══ Selected passage
Posted by on May 21, 2012 in Art Monastery Italia, Blog, Process | 7 Comments
Beer Fast ~ Day 13

[Fasts have long been a part of contemplative tradition. Monastics abstain from food to achieve greater clarity, embodiment, and spiritual vision. They change your physical reality, which in turn affects your emotional and spiritual realities. Indeed, the whole reason we do them is to bring about personal transformation. This series of blog posts—”Beer Fast”—documents the experiences of a pair of Artmonks as they undergo one western monastic fasting practice: consuming nothing but beer and water. With that in mind, these entries are raw, containing a higher-than-usual dose of intimate reflections.]

Again last night, I dreamt I broke the fast. Not so many specific details made it back with me past the consciousness checkpoint, but the gist is there. I might be ready for food. Disappointingly (but understandably) I’ve learned that the stepping out process should actually be longer than the stepping down was — that I should have just juices for the first day or two, and just fruit + juices + miso soup for the next few days, then introducing raw vegetables. Definitely no fats for at least 7 days. Luckily the big thing I’ve been craving is applesauce. Aunt Sara’s homemade chunky applesauce with cinnamon. Huh. Of all the things to crave.
════
══ Data rows
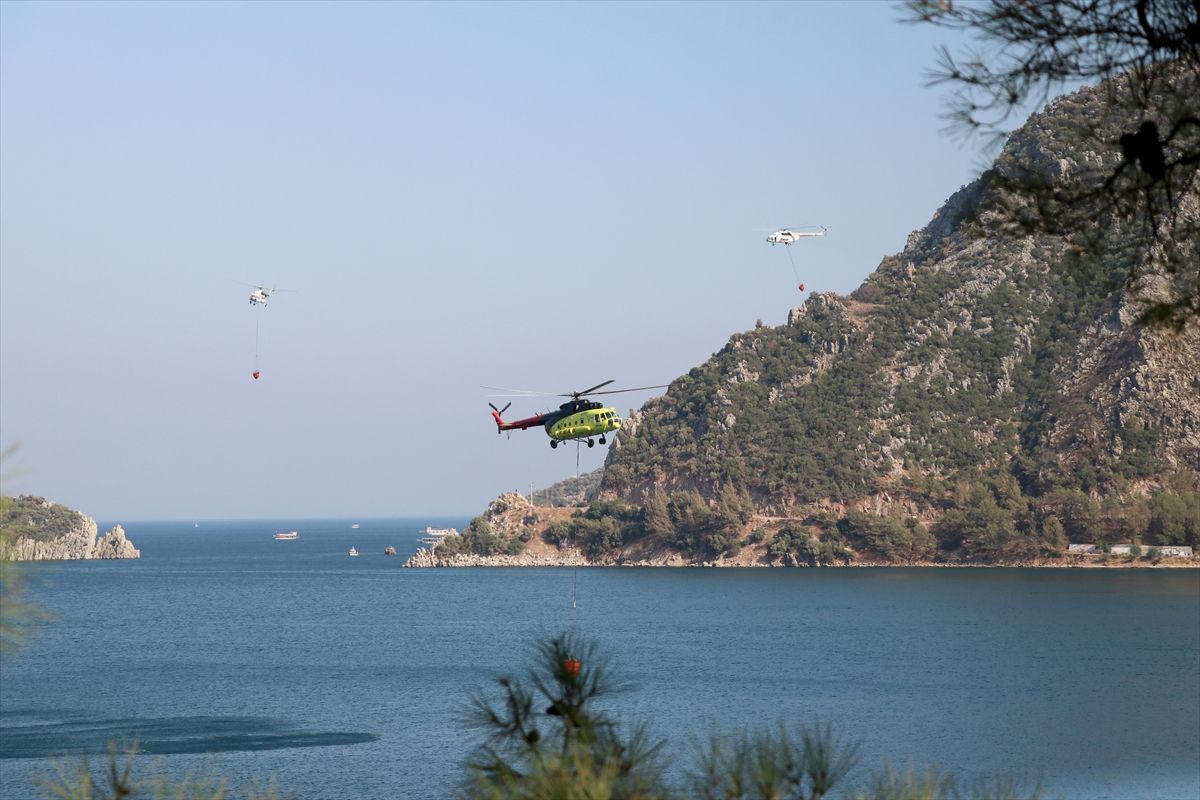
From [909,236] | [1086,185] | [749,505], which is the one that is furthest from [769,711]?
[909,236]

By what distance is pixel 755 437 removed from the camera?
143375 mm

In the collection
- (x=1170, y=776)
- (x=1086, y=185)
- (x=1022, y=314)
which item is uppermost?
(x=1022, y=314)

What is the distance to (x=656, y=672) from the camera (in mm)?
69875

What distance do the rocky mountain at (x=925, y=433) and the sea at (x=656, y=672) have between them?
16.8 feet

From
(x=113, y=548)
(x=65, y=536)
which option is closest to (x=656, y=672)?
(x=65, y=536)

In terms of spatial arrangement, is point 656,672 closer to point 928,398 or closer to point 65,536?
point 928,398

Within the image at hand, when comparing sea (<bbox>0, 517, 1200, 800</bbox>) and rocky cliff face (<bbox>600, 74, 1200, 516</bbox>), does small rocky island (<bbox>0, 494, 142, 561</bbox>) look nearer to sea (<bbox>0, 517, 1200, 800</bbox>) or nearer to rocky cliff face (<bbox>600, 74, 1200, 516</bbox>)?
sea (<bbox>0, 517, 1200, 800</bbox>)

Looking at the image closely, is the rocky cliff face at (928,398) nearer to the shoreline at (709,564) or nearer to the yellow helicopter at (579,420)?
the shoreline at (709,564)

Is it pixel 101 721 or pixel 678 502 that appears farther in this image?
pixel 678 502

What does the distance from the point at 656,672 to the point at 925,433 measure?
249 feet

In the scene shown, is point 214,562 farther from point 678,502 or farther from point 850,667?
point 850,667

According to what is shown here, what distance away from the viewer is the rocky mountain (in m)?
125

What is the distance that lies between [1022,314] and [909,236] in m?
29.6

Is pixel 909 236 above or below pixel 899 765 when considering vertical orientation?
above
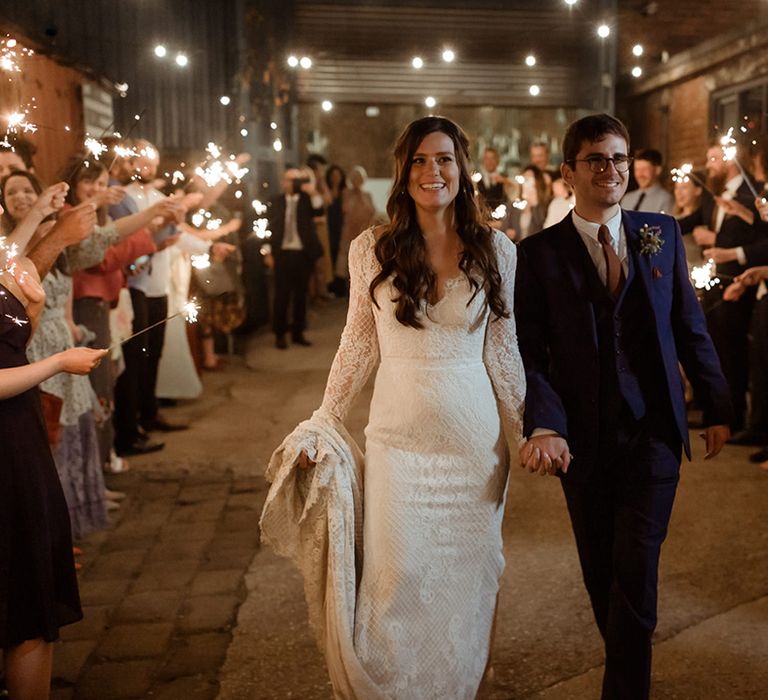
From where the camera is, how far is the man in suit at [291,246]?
════
══ Data rows
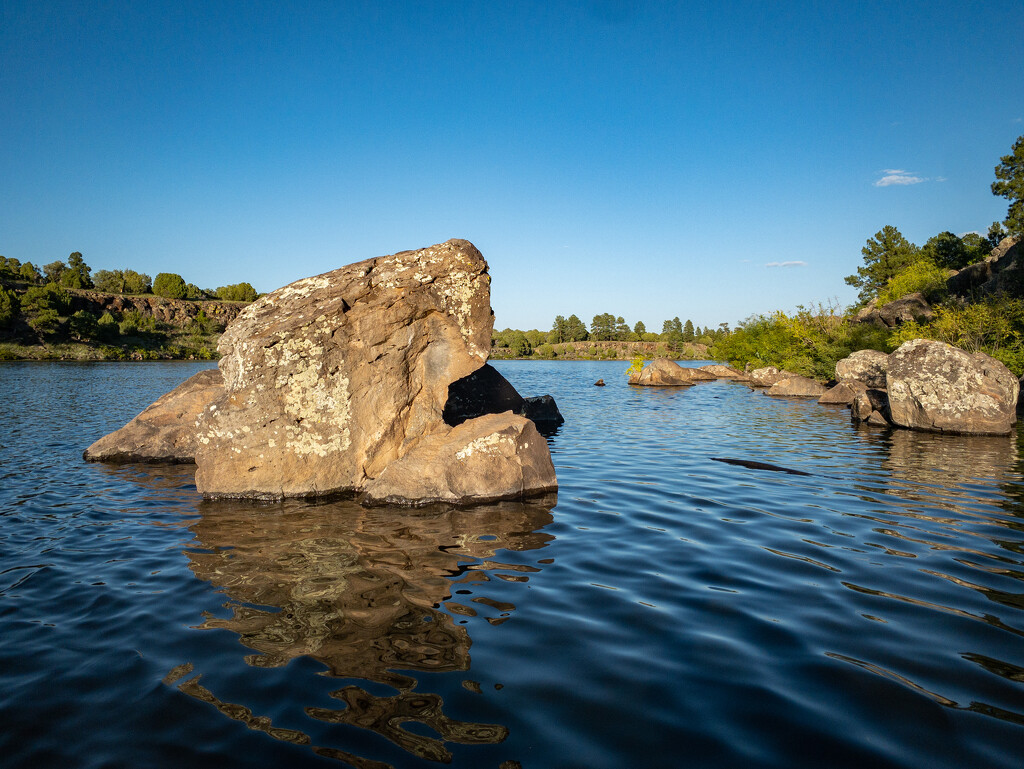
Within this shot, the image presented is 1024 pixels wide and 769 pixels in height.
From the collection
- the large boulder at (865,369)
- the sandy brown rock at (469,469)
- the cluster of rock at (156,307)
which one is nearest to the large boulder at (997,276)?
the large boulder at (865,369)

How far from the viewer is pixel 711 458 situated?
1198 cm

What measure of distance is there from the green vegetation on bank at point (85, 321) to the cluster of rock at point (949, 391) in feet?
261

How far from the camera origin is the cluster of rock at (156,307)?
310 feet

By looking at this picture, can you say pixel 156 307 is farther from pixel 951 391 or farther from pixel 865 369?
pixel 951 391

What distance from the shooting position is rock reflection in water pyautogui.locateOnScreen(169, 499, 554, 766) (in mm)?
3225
════
- **Work to do**
1: Reproduce the beer fast post from "Again last night, I" up to and including "things to crave.", word for word.
2: How many lines of the records contain the string "cliff"? Give only the number.

- **Solutions for each task**
1:
Again last night, I dreamt I broke the fast. Not so many specific details made it back with me past the consciousness checkpoint, but the gist is there. I might be ready for food. Disappointingly (but understandably) I’ve learned that the stepping out process should actually be longer than the stepping down was — that I should have just juices for the first day or two, and just fruit + juices + miso soup for the next few days, then introducing raw vegetables. Definitely no fats for at least 7 days. Luckily the big thing I’ve been craving is applesauce. Aunt Sara’s homemade chunky applesauce with cinnamon. Huh. Of all the things to crave.

2: 2